AI時代にこそ要件定義とRDRAを学ぼう
TechRAMEN 2025 Conference スタッフの国定 (@92thunder) です。
旭川に移住してみたら、翌年から TechRAMEN Conference が開催され、2回目となる今年も開催されるということで超ラッキー移住だなと感じています。
今年のハンズオンでは神崎 善司(@zenzengood)さんをお招きして、「実践要件定義 RDRAを使って実際の要件を定義する」を教えていただきます。なぜこのハンズオンを開催するのか、AI時代に要件定義を学ぶ意義は何なのか、自分なりの言葉で説明してみたいと思います。
なぜ要件定義ハンズオンをやるのか
要件定義や設計について、本やインターネット上の資料で学ぶことはできるものの、現場の先輩から教えてもらう機会はそう多くないと考えています。要件定義をプロから直接学ぶことによってソフトウェア開発のベースとなる基礎力の底上げになると考えています。特に北海道内の企業での開発に携わっている方にとっては貴重な機会になると考え、今回のハンズオンを神崎さんに依頼することに決めました。
AI時代に要件定義・RDRAを学ぶべき理由
RDRAについては以下をご参照ください!
RDRAは価値に着目している
AI技術の発達により、コーディング作業の自動化が進んでいます。しかし、ユーザが求める価値やビジネスとして達成したい内容の理解度が低ければ「顧客が本当に必要だったもの」を作り上げることはできません。プロトタイプ開発の速度向上によって何度も作り直すことはできますが、一部の体験を確認するだけでは、他のアクターやシステムの裏側を意識した全体の俯瞰が見えづらくなります。
RDRAは役に立つシステムを作るための要件定義手法であり、全体を俯瞰しながら価値や要求を明確に言語化することに長けています。

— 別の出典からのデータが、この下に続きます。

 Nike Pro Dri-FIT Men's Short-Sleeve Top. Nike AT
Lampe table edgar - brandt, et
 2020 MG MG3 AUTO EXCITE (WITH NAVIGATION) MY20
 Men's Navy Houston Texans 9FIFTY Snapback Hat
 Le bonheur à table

AI時代のソフトウェア開発においても要件定義を学ぶことで、無駄なものを作らず素早く正確に問題解決するための土台を再構築することができると考えます。
複雑化するシステム要件の整理の手助けに
AIの活用によって開発スピードが向上し、従来では手をつけていなかった問題についての対応も加速します。その結果、システムと人や外部システムとの境界はより複雑化し、既存システムの整理もより複雑になります。
AIチャットボットなど、各分野での生成AIを活用した開発案件が増えることでシステムの複雑化が進むと予想します。AI機能を含むシステムの要件定義は従来以上に複雑で、技術やインタフェースの多様化、学習データ、アルゴリズム、倫理的配慮など新たな観点が増えてきます。

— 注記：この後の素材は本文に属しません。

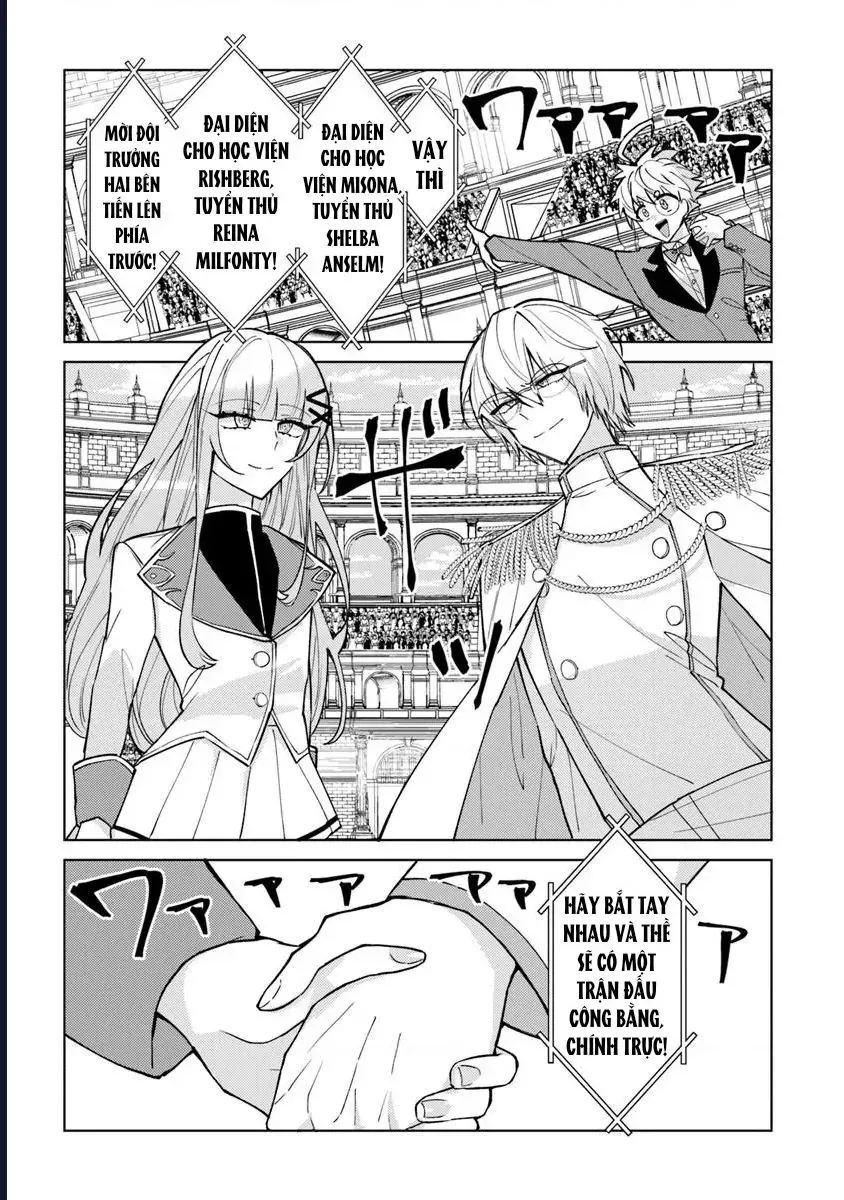 Bị Hiểu Nhầm Là Thánh Thiện, Ta Đây Làm Phản Diện Chapter 25 - 2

RDRAは複雑化するシステム要件を体系的に整理・分析する手法として、AI時代においても有効です。開発チーム、ビジネスサイド、エンジニア間の共通言語として機能し、要件の可視化により専門分野の異なるメンバー間での理解を促進します。
今年のハンズオン内容
今回のRDRAを使った要件定義ハンズオンの内容について簡単に紹介します。
以下の内容を神崎さんから直接学ぶことで、初学者・中級者に関わらず、必要とされるものを開発するための力の底上げになると考えています。
上流工程全般について
要件定義の位置付け
RDRAとは
RDRAを使った要件定義のグループ演習
演習テーマは参加者の皆さんが興味を持ってもらえるようにTechRAMENならではの新作を用意
(参加者からの際どい質問にも答えられるようスタッフと神崎さんで鋭意作成中…😣)
そんなハンズオンのチケットはこちらから!もちろんハンズオンに参加しても目玉のキーノート・パネルディスカッションも見れます!
さらに後日祭でCursorを使ったRDRA要件定義を体験できる…!
なんと神崎さんが替え玉おかわりで本祭翌日にもCursorを使ってRDRAを体験する講座を開いてくれることになりました!こちらではCursor Agentを活用して要件定義から画面のモック作成まで体験できるかもしれません…!
要件定義手法のRDRA(Relationship Driven Requirement Analysis)をLLMを使って自動化するツール「RDRAZeroOne」と同じことをCursorのAgent機能を使って実現する方法を体験します。
後日祭の申し込みはこちらから!
さいごに
実は神崎さんには3日連続で JaSST’25 Hokkaido → TechRAMEN 2025 Conference(ハンズオン・パネルディスカッション) → 後日祭 という鬼スケジュールをこなしていただくことになってしまいました。改めて感謝申し上げます。
自身としてもエンジニアからロールチェンジしたタイミングということもあり要件定義に関わる場面が増えてきたので、今回のハンズオンを担当させてもらえることをとても楽しみにしています。参加者の方により多くの学びを持って帰ってもらえるように準備を進めていきます。